▸ Requirements
Rewrite the data from the line with "In the presented image, among" to the line with "As presented in", both included, as a numbered list without blank lines.

Questions on scene geometry:
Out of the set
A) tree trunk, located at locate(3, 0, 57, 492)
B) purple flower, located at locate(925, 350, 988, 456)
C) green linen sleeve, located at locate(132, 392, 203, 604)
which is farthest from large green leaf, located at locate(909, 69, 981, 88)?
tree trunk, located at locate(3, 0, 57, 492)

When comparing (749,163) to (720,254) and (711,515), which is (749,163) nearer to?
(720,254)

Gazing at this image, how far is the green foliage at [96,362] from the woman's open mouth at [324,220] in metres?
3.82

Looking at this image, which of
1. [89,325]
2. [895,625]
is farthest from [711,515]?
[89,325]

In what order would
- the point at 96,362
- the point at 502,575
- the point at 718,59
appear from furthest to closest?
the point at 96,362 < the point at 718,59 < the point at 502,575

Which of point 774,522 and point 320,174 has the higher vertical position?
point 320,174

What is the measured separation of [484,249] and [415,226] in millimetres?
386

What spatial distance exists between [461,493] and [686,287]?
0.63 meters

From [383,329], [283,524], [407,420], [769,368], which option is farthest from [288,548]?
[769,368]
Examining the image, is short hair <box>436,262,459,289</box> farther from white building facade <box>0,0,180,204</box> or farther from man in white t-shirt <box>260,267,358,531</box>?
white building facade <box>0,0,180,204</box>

* * *

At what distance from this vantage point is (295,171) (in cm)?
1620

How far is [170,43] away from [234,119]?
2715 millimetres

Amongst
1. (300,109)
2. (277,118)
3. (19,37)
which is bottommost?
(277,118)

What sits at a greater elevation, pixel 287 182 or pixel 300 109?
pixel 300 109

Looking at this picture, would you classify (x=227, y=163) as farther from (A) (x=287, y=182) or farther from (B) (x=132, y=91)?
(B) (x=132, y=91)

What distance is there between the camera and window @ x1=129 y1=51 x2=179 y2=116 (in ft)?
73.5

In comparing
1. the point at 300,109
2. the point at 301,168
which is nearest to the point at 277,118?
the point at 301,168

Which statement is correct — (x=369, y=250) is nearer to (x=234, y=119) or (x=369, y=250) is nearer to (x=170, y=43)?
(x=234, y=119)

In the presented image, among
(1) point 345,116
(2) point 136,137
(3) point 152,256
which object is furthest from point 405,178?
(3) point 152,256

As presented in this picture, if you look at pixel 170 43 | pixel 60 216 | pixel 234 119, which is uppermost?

▸ The result
1. In the presented image, among
2. (1) point 345,116
3. (2) point 136,137
4. (3) point 152,256
5. which object is furthest from point 405,178?
6. (3) point 152,256
7. As presented in this picture, if you look at pixel 170 43 | pixel 60 216 | pixel 234 119, which is uppermost?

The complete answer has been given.